• **DOCUMENT SECTION**:

________________

On January 4, 1967, Beta, sub-contracted its plumbing works to private respondent Allied Plumbing Company represented by its general manager Domingo P. Gabriel for the total amount of One Hundred Fifty Five Thousand Eighteen Hundred Twenty Eight and 60/100 Pesos (P155,828.60).

The plumbing contract was duly approved by the U.P. Bidding Committee.

On the ground that after Allied Plumbing Company completed its works, Beta, refused to remit the balance of P64,626.08. plus the payment of additional works asked by Beta, in the total amount of P4,017.90, the former filed a complaint for "sum of money with damages" against U.P. and Beta, with the Court of First Instance of Rizal.

________________

• **INFORMATION GIVEN**:
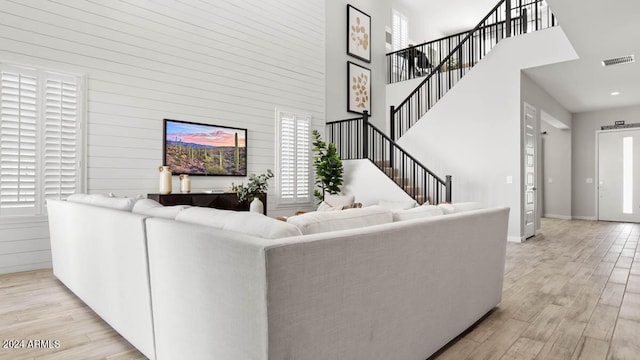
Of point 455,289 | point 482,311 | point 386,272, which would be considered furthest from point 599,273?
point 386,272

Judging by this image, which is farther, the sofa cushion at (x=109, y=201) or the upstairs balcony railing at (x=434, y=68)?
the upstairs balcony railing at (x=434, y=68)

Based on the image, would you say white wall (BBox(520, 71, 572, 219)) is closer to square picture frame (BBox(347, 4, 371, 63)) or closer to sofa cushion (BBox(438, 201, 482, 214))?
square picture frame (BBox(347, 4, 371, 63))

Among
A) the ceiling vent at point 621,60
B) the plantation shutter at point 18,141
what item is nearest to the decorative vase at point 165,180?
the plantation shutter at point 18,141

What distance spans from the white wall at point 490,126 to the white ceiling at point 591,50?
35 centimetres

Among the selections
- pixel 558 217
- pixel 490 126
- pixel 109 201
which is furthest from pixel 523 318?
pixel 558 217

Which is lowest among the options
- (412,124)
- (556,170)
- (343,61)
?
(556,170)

________________

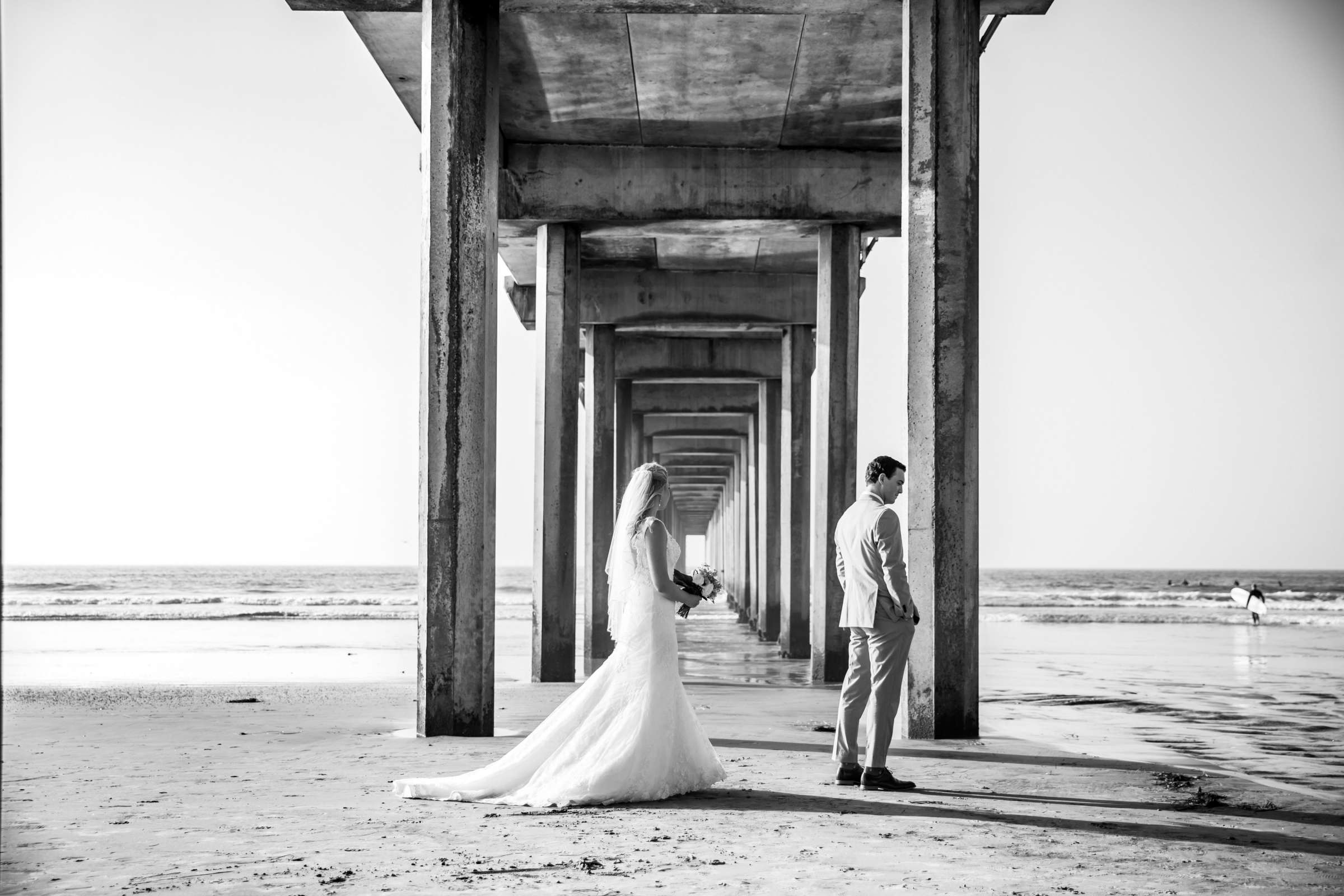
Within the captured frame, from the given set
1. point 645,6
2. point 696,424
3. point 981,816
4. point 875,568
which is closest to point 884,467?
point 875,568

________________

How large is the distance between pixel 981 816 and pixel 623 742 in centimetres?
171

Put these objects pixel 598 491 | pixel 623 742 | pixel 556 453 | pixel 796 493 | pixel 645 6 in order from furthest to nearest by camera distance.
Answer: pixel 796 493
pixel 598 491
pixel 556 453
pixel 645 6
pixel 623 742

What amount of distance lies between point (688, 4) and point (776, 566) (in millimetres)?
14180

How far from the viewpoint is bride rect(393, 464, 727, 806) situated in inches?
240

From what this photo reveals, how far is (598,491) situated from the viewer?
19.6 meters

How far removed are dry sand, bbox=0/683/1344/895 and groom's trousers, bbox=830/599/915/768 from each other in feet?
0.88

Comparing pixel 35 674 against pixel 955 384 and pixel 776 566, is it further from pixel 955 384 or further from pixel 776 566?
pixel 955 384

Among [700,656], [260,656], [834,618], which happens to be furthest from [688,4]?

________________

• **DIRECTIVES**:
1) Decide whether each statement agrees with the passage on the plumbing contract dispute. Answer yes or no, and quote the deciding words of the passage.
(a) Allied Plumbing Company was represented by its general manager, Domingo P. Gabriel.
(b) The U.P. Bidding Committee approved the plumbing contract.
(c) Allied Plumbing Company filed its complaint with the Court of First Instance of Manila.
2) Answer these questions from the passage on the plumbing contract dispute.
(a) On what date did Beta sub-contract its plumbing works?
(b) What balance did Beta refuse to remit?
(c) What was the total amount for the additional works Beta asked for?
3) Pick up the passage on the plumbing contract dispute after its last sentence and continue it.

• **EXERCISE ANSWERS**:
1)
(a) Yes: "represented by its general manager Domingo P. Gabriel"
(b) Yes: "The plumbing contract was duly approved by the U.P. Bidding Committee."
(c) No: "with the Court of First Instance of Rizal"

2)
(a) January 4, 1967
(b) P64,626.08
(c) P4,017.90

3)
The defendants denied the allegations of the plaintiff that the latter had completed its plumbing works under the sub-contract. They contended that there was delay in payment due to the improper and faulty plumbing connections made by the plaintiff; that the plaintiff was unable to complete the work stipulated in the sub-contract and that the work completed including the additional works by the plaintiff were later found to be grossly defective and had to be repaired and re-done by Beta; that because of the incompetence of the plaintiff, Beta, was compelled to engage the services of another plumbing contractor who repaired the work; and that Beta overpaid the amount of P81,686.00 under the plumbing sub-contract which plaintiff is under obligation to return to Beta.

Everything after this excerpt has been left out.